Initially the teeth and gums of handicapped individuals are as strong and healthy as those of the normal people. However, their diet, eating pattern, medication, physical limitations, lack of cleaning habits and attitudes of parents and health providers, all contribute to poor oral health of the handicapped. 3
Dental diseases are one of the common problems found in children. Good oral hygiene is important to a normal child for proper mastication, digestion, appearance, speech and health, but it is even more important for handicapped children as some of them use mouth as a functional limb to manipulate a chair and to manipulate bite stick. 4
It is desirable to safe guard oral health of all children from their childhood. The education regarding upkeep of oral health should be given to growing children, both normal and handicapped, in addition occupation and speech therapy to the later. 3 The prevention and treatment of the early stages of dental disease lie in the provision of self-care but this may be difficult for the special health care need (SHCN) children. 5
In recent years, there have been an increasing number of studies concerning the dental health of normal children. However, very little attention has been paid to the dental health of the handicapped children, who actually require special care and attention. These people cannot maintain proper oral hygiene and dental health as they are physically handicapped. 6
A number of studies have been conducted variably at times showed that challenges to oral health are more complex for disabled children, who are often unable to adequately apply the techniques necessary to control plaque. 3 In many instances, a disabled child’s oral hygiene care becomes the responsibility of another person, generally a parent or guardian, many of whom are emotionally or intellectually incapable of dealing with the health problems of their less fortunate affiliates. 7
When literature is reviewed, the majority of studies agree on the poorer oral hygiene and increased severity of gingivitis and periodontitis in handicapped people. Some reports show a high caries experience in handicapped children, while other studies describe comparable or even lower disease levels. A higher proportion of untreated lesions in handicapped children compared to non-handicapped controls have been documented in many studies. 8
Materials and Methods
An epidemiological study was conducted to assess the prevalence of dental caries, oral hygiene status, deft, enamel opacities and oral hygiene habits among the children 4-15 years of age requiring special health care needs in Lucknow district. There are various special schools including Government and NGO (non government organization) schools for special care needing children in Lucknow district. A total number of children to be included for the study are 1041. Among them, 605 were males and 436 were females of 8 different schools for special children. A schedule for data collection was prepared before starting of the survey, official permission and informed consent was obtained from the parents or guardians, heads of the special schools.
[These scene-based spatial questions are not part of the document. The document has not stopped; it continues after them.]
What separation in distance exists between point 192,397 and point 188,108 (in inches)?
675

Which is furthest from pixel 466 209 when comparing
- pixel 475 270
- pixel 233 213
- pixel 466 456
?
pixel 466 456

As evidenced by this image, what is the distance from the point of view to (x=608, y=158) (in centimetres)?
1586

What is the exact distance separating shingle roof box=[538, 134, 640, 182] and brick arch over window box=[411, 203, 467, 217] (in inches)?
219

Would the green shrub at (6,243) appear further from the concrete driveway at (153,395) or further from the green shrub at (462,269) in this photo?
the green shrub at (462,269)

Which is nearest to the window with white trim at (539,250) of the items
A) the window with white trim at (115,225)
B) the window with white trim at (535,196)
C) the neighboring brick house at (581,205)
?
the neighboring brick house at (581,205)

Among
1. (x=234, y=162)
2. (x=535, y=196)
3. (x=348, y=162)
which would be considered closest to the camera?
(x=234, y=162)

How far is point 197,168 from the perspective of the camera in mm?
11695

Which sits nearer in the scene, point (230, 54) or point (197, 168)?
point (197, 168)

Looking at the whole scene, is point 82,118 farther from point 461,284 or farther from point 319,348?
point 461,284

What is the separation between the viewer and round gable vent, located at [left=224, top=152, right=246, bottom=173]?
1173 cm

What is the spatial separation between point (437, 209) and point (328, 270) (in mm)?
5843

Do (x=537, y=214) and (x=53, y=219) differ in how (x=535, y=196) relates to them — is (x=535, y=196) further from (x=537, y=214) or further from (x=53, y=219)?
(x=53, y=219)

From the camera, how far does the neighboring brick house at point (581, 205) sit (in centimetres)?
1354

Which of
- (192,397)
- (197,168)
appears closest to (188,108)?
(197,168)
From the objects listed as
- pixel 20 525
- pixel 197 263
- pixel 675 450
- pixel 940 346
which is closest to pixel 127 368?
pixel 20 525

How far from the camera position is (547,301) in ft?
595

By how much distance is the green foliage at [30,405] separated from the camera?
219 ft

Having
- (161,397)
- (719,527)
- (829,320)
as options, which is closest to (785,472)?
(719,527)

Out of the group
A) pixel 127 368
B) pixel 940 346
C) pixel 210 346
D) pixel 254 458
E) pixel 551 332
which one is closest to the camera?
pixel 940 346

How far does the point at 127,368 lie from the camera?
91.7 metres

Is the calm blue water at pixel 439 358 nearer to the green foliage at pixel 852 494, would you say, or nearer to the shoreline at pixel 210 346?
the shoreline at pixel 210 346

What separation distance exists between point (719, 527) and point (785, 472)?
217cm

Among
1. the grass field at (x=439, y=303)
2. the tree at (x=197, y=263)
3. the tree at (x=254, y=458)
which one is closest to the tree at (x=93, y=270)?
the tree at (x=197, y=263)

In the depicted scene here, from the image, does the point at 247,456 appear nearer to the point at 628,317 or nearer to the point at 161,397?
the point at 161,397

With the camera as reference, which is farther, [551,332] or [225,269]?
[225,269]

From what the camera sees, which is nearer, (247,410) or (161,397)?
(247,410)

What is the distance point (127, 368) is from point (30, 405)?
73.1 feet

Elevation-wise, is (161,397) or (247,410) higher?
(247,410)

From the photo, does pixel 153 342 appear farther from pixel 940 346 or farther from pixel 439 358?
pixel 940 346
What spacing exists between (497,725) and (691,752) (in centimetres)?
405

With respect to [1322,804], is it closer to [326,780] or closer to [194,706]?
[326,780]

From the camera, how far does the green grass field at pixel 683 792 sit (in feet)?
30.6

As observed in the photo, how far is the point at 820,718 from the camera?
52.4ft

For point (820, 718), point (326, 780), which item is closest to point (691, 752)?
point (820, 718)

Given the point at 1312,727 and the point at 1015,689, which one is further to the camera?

Prior to the dental examination, demographic information was recorded for each subject: age, gender, diet and nature of handicap. Children included in the study were diagnosed as handicapped, subjects attending special schools and all that give permission to conduct the study and subjects whose parents / caregivers / institutional head give consent. Subjects unable to cooperate during oral examination, mainly due to severe intellectual disability were not included.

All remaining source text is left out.